Repository files navigation

Logo

Test Coverage Status Go Reference Go Report Card license Badge OSC

Pure Go H.264/AVC IDR Decoder & Bitstream Generator

A pure Go H.264/AVC decoder for IDR (and P_Skip) frames with both CABAC and CAVLC entropy coding, plus a bitstream generator for producing valid H.264 test content with IDR and empty P-frames from grid patterns at 16x16 or 8x8 block granularity. It can also be used to extend video with extra frames without a change of SPS/PPS.

This is not a general-purpose video encoder — it does not accept arbitrary pixel input or perform motion estimation. The encoder produces I_16x16 DC prediction frames from grid patterns (one color per block), with proper AC residual encoding when 8x8 blocks create step patterns at 4x4 sub-block boundaries. This is useful for generating test bitstreams, color bars, frame counters, and reference content for decoder verification.

All processing is currently 8-bit 4:2:0 only (no 10-bit or 4:2:2/4:4:4 support).

Pixel-perfect match with FFmpeg IDR decoding across 41+ golden test cases covering varied content, profiles, QP ranges, scaling matrices, deblocking, resolutions, and both entropy coding modes.

Build & Test

go build ./...
go test ./...

CLI Tools

hi264dec — Decode H.264 IDR frames from raw .264 or MP4

Auto-detects input format by extension (.mp4/.m4v = MP4, else Annex-B raw bitstream). Output format detected from output extension: .png, .jpg/.jpeg, .y4m, .yuv.

# Raw Annex-B .264 input
go run ./cmd/hi264dec input.264 output.png             # PNG output
go run ./cmd/hi264dec input.264 output.jpg             # JPEG output
go run ./cmd/hi264dec input.264 output.y4m             # Y4M output
go run ./cmd/hi264dec input.264 output.yuv             # raw YUV (auto-adds _WxH_yuv420p suffix)

# MP4 input
go run ./cmd/hi264dec input.mp4 output.png             # decode first IDR frame
go run ./cmd/hi264dec -n 5 input.mp4 frames.png        # extract 5 IDR frames (frames_0000.png, ...)
go run ./cmd/hi264dec -n 3 input.mp4 output.y4m        # 3 frames in single Y4M file

# Options
go run ./cmd/hi264dec -no-deblock input.264 output.yuv # skip deblocking filter
go run ./cmd/hi264dec -q 95 input.264 output.jpg       # JPEG quality (default 85)
go run ./cmd/hi264dec -colorspace bt709 input.264 output.png  # override color space
go run ./cmd/hi264dec input.264                        # decode only, print info

# Decode IDR + P_Skip frames (for hi264gen-produced streams)
go run ./cmd/hi264dec -idr-and-skip -n 10 input.264 frames.png

hi264gen — H.264 bitstream generator for test content

Generates valid H.264 bitstreams from grid-based patterns.
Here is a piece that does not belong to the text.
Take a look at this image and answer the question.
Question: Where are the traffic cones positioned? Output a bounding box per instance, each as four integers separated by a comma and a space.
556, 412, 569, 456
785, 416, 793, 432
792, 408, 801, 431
Each character in a grid maps to one block (16x16 by default, or 8x8 with @8x8 directive) filled with a single flat color, encoded as I_16x16 with DC prediction. This is not a general-purpose encoder — it produces test content from color patterns, not from arbitrary video frames.

Output format is auto-detected from the file extension, or set explicitly with -f:

Extension / -f Format Notes
.264 / 264 Annex-B Raw H.264 bitstream
.mp4 / mp4 Fragmented MP4 fMP4/CMAF with configurable fps and fragment duration
.y4m / y4m Y4M YUV4MPEG2 container
.yuv / yuv Raw YUV 4:2:0 planar (auto-adds _WxH_yuv420p suffix)
.png / png PNG Raw grid output (no H.264 encoding)
.jpg / jpg JPEG Raw grid output (-q for quality, default 85)

Use -o - to write to stdout (requires -f to set the format).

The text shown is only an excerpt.